The Fraud & e-Crime Investigation Services is a division within the Operations Support Command of Tasmania Police which commenced operations on 1 September 2010.

The unit is based in Hobart and provides statewide support for the investigation of fraud and e-crime (computer crime) complaints. As well as direct support to current investigations, the unit provides support in the areas of training, intelligence, liaison, policy and legislative review. In the southern region the unit conducts all fraud and e-crime investigations, as opposed to supporting investigations conducted by the Criminal Investigation Branches in the Northern and Western Districts.

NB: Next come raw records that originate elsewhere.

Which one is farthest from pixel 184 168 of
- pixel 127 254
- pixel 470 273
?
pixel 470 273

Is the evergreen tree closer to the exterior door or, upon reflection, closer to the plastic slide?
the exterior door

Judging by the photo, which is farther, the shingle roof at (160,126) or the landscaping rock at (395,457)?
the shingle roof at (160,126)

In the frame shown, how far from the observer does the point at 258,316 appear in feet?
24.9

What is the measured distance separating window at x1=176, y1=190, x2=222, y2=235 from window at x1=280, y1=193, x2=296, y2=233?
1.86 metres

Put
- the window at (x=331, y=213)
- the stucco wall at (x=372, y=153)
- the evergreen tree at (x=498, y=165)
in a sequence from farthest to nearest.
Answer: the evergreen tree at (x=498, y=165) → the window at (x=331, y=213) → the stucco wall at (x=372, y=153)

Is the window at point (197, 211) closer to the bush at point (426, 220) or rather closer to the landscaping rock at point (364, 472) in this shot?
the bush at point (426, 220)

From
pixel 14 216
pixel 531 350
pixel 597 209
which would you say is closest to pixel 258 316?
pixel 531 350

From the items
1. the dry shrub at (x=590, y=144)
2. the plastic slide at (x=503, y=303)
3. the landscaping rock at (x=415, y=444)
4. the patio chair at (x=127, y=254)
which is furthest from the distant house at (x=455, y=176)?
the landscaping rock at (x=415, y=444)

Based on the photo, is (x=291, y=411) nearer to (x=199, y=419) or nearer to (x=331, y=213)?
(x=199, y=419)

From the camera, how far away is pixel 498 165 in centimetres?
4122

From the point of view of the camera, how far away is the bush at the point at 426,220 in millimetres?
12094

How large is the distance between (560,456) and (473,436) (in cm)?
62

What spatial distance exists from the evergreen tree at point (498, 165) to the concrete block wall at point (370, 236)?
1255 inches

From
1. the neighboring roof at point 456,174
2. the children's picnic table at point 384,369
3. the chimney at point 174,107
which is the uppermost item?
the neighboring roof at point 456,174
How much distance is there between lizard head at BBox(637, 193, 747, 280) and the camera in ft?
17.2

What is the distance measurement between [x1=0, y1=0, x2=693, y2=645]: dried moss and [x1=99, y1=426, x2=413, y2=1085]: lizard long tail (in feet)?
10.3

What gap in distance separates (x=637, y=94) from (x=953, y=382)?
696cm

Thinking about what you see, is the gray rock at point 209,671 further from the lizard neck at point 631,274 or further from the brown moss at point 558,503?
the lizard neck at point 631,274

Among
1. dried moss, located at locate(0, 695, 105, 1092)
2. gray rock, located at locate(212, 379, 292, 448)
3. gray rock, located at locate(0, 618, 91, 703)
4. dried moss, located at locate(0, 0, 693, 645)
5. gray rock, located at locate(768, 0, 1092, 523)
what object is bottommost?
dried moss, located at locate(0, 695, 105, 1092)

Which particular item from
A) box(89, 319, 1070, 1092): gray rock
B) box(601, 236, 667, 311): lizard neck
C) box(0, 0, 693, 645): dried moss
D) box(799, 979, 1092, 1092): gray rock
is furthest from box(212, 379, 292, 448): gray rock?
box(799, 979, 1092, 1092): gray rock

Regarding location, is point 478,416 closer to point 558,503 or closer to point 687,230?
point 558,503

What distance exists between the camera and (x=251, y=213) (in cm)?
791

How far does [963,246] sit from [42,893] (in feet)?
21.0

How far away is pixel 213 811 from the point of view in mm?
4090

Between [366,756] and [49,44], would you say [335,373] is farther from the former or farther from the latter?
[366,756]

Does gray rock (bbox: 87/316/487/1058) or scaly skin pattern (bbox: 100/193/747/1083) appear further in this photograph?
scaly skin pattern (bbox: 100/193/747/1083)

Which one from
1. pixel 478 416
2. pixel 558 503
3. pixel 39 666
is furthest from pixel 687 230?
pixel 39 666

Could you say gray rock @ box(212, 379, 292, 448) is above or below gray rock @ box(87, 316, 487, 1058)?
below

==Structure and staffing==
The Hobart-based unit is headed by a detective senior sergeant and consists of two main teams: Investigations and Computer Forensics. A detective constable, not attached to either of these teams, provides support to the officer-in-charge with the training, intelligence, liaison, policy and legislative review functions.

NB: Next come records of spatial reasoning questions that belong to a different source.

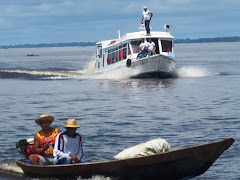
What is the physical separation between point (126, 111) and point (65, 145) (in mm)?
11564

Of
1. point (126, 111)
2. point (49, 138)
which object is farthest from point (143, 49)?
point (49, 138)

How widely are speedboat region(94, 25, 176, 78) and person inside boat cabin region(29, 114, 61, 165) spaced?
2137 cm

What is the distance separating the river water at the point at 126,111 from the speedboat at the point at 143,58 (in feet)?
1.90

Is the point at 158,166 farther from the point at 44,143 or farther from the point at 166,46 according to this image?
the point at 166,46

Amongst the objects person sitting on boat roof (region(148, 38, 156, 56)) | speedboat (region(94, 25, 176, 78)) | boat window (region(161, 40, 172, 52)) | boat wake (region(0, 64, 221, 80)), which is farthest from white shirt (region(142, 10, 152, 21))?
boat wake (region(0, 64, 221, 80))

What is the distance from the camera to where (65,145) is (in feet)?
36.7

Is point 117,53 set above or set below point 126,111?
above

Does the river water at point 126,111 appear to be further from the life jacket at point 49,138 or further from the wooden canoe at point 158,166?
the life jacket at point 49,138

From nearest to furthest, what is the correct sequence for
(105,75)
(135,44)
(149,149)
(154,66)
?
(149,149) < (154,66) < (135,44) < (105,75)

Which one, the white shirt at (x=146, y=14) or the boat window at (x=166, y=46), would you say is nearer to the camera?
the white shirt at (x=146, y=14)

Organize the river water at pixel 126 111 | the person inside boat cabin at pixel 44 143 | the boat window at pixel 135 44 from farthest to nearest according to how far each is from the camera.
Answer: the boat window at pixel 135 44 → the river water at pixel 126 111 → the person inside boat cabin at pixel 44 143

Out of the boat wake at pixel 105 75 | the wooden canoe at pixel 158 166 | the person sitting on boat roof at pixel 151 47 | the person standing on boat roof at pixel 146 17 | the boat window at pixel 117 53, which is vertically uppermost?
the person standing on boat roof at pixel 146 17

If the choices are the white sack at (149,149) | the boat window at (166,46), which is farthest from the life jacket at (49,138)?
the boat window at (166,46)

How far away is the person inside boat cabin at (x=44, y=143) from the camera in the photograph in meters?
11.4
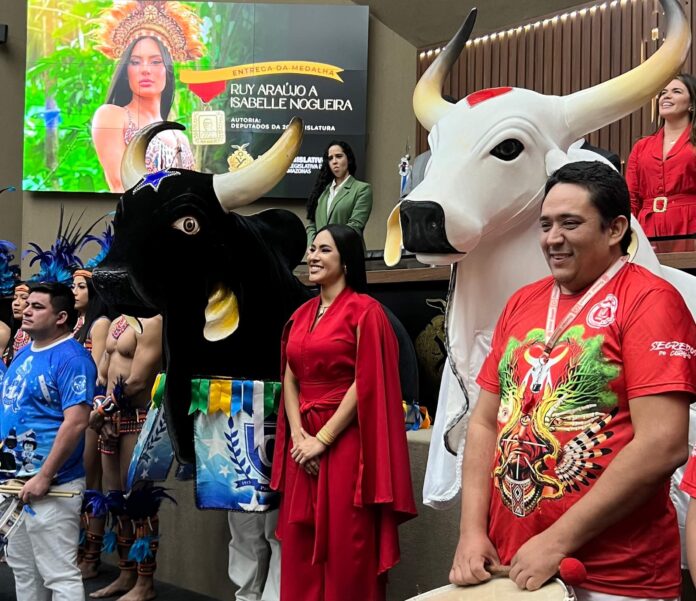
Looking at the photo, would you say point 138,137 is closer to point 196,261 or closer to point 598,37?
point 196,261

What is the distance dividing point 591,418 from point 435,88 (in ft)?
3.92

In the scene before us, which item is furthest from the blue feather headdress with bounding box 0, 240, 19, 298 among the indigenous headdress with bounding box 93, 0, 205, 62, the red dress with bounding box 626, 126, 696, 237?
the indigenous headdress with bounding box 93, 0, 205, 62

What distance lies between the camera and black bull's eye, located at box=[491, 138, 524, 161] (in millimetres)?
2363

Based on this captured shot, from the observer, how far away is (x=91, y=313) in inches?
219

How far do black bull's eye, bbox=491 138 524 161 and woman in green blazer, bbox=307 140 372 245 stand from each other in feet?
11.1

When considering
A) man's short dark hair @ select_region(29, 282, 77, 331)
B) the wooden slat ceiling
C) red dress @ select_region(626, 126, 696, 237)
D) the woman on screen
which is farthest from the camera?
A: the woman on screen

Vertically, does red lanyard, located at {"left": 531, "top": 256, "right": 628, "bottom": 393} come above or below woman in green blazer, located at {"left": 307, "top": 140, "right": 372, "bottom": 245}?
below

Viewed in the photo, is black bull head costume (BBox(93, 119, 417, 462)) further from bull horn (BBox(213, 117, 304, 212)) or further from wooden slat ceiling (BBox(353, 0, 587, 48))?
wooden slat ceiling (BBox(353, 0, 587, 48))

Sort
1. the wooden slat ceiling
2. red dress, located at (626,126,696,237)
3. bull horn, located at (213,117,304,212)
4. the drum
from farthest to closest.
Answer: the wooden slat ceiling < red dress, located at (626,126,696,237) < bull horn, located at (213,117,304,212) < the drum

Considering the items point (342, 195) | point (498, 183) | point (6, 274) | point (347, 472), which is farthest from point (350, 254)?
point (6, 274)

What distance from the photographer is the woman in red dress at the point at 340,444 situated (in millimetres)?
3143

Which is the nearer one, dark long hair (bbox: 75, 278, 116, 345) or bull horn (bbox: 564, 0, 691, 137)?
bull horn (bbox: 564, 0, 691, 137)

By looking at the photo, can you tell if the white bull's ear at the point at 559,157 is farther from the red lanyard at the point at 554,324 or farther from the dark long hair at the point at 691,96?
the dark long hair at the point at 691,96

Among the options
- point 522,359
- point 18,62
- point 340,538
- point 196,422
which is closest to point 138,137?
point 196,422
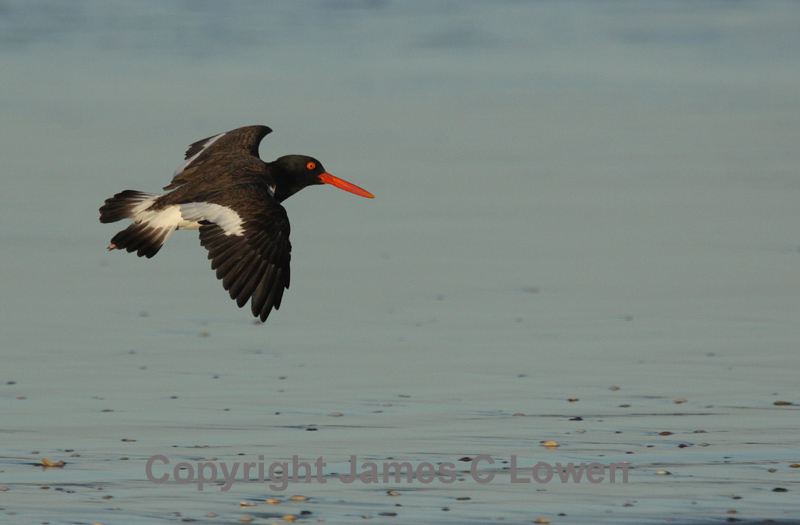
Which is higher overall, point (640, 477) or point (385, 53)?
point (385, 53)

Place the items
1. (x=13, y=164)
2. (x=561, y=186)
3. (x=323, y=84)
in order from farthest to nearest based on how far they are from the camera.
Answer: (x=323, y=84) < (x=13, y=164) < (x=561, y=186)

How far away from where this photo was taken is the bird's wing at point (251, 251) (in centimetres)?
850

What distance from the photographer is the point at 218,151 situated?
1109 cm

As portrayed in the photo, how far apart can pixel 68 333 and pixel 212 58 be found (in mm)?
12183

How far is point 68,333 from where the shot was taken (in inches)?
411

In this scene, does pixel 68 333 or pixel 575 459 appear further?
pixel 68 333

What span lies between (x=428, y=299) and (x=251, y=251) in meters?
2.93

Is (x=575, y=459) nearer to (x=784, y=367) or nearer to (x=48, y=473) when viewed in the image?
(x=784, y=367)

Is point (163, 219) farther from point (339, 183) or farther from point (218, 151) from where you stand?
point (339, 183)

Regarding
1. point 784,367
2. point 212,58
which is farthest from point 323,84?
point 784,367

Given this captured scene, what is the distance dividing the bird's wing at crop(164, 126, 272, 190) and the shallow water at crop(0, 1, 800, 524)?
3.68ft

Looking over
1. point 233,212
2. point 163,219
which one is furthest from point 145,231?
point 233,212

In addition to the Hobart-based members, there are nominated fraud and e-crime investigators within the Criminal Investigation Branches of the Northern and Western Districts.

===Investigations===
The investigations team is headed by a detective sergeant and staffed by four detective constables. The team is responsible for all fraud and e-crime investigations in the southern region of the state and provides support to investigations conducted in the Northern and Western Districts.

===Computer forensics===
The computer forensics team provides computer and mobile telephone forensics support to all members of Tasmania Police. The team was previously attached to the Forensic Services Division, but moved to the new unit due to the overlap between computer forensics and e-crime investigations.